_THE RECORDS_:
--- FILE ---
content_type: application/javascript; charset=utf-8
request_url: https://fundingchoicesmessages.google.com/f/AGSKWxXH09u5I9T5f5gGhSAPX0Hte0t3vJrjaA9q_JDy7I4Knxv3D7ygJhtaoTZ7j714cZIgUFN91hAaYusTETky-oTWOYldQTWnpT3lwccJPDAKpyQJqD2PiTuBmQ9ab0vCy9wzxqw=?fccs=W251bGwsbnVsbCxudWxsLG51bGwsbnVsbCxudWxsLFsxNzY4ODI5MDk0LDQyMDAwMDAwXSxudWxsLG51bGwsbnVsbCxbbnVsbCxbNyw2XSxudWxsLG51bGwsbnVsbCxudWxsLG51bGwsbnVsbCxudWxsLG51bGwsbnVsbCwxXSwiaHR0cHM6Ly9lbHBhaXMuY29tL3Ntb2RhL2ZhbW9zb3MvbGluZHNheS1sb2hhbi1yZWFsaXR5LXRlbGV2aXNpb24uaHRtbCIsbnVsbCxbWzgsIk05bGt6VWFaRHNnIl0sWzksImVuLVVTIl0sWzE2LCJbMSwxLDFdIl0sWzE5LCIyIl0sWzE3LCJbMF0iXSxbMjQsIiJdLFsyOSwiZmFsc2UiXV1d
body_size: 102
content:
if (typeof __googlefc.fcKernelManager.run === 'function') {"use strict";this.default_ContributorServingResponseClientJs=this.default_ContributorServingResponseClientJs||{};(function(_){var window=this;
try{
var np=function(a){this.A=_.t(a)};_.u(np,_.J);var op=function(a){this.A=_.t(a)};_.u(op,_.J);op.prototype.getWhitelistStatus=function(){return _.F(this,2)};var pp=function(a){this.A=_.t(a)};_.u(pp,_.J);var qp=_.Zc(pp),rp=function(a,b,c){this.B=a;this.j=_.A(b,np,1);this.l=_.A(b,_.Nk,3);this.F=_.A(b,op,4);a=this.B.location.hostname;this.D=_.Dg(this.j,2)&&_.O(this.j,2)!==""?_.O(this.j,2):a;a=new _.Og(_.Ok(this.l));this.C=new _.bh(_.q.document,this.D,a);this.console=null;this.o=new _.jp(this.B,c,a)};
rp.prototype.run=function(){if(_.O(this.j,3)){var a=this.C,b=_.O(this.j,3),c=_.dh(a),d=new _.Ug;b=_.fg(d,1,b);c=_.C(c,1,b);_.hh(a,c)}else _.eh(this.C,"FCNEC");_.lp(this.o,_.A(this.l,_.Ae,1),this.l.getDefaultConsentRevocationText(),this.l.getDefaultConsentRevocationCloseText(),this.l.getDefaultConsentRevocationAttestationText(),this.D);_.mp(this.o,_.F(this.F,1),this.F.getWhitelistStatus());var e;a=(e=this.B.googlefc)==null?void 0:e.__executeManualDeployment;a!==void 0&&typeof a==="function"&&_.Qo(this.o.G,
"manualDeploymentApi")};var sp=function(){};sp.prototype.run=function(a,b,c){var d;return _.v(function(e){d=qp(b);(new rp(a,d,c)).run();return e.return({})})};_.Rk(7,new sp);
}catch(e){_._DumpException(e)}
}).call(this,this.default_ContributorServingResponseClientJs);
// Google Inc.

_EXERCISE_: All of the records above are to be repeated exactly.

_WRITTEN REPLY_:
--- FILE ---
content_type: application/javascript; charset=utf-8
request_url: https://fundingchoicesmessages.google.com/f/AGSKWxXH09u5I9T5f5gGhSAPX0Hte0t3vJrjaA9q_JDy7I4Knxv3D7ygJhtaoTZ7j714cZIgUFN91hAaYusTETky-oTWOYldQTWnpT3lwccJPDAKpyQJqD2PiTuBmQ9ab0vCy9wzxqw=?fccs=W251bGwsbnVsbCxudWxsLG51bGwsbnVsbCxudWxsLFsxNzY4ODI5MDk0LDQyMDAwMDAwXSxudWxsLG51bGwsbnVsbCxbbnVsbCxbNyw2XSxudWxsLG51bGwsbnVsbCxudWxsLG51bGwsbnVsbCxudWxsLG51bGwsbnVsbCwxXSwiaHR0cHM6Ly9lbHBhaXMuY29tL3Ntb2RhL2ZhbW9zb3MvbGluZHNheS1sb2hhbi1yZWFsaXR5LXRlbGV2aXNpb24uaHRtbCIsbnVsbCxbWzgsIk05bGt6VWFaRHNnIl0sWzksImVuLVVTIl0sWzE2LCJbMSwxLDFdIl0sWzE5LCIyIl0sWzE3LCJbMF0iXSxbMjQsIiJdLFsyOSwiZmFsc2UiXV1d
body_size: 102
content:
if (typeof __googlefc.fcKernelManager.run === 'function') {"use strict";this.default_ContributorServingResponseClientJs=this.default_ContributorServingResponseClientJs||{};(function(_){var window=this;
try{
var np=function(a){this.A=_.t(a)};_.u(np,_.J);var op=function(a){this.A=_.t(a)};_.u(op,_.J);op.prototype.getWhitelistStatus=function(){return _.F(this,2)};var pp=function(a){this.A=_.t(a)};_.u(pp,_.J);var qp=_.Zc(pp),rp=function(a,b,c){this.B=a;this.j=_.A(b,np,1);this.l=_.A(b,_.Nk,3);this.F=_.A(b,op,4);a=this.B.location.hostname;this.D=_.Dg(this.j,2)&&_.O(this.j,2)!==""?_.O(this.j,2):a;a=new _.Og(_.Ok(this.l));this.C=new _.bh(_.q.document,this.D,a);this.console=null;this.o=new _.jp(this.B,c,a)};
rp.prototype.run=function(){if(_.O(this.j,3)){var a=this.C,b=_.O(this.j,3),c=_.dh(a),d=new _.Ug;b=_.fg(d,1,b);c=_.C(c,1,b);_.hh(a,c)}else _.eh(this.C,"FCNEC");_.lp(this.o,_.A(this.l,_.Ae,1),this.l.getDefaultConsentRevocationText(),this.l.getDefaultConsentRevocationCloseText(),this.l.getDefaultConsentRevocationAttestationText(),this.D);_.mp(this.o,_.F(this.F,1),this.F.getWhitelistStatus());var e;a=(e=this.B.googlefc)==null?void 0:e.__executeManualDeployment;a!==void 0&&typeof a==="function"&&_.Qo(this.o.G,
"manualDeploymentApi")};var sp=function(){};sp.prototype.run=function(a,b,c){var d;return _.v(function(e){d=qp(b);(new rp(a,d,c)).run();return e.return({})})};_.Rk(7,new sp);
}catch(e){_._DumpException(e)}
}).call(this,this.default_ContributorServingResponseClientJs);
// Google Inc.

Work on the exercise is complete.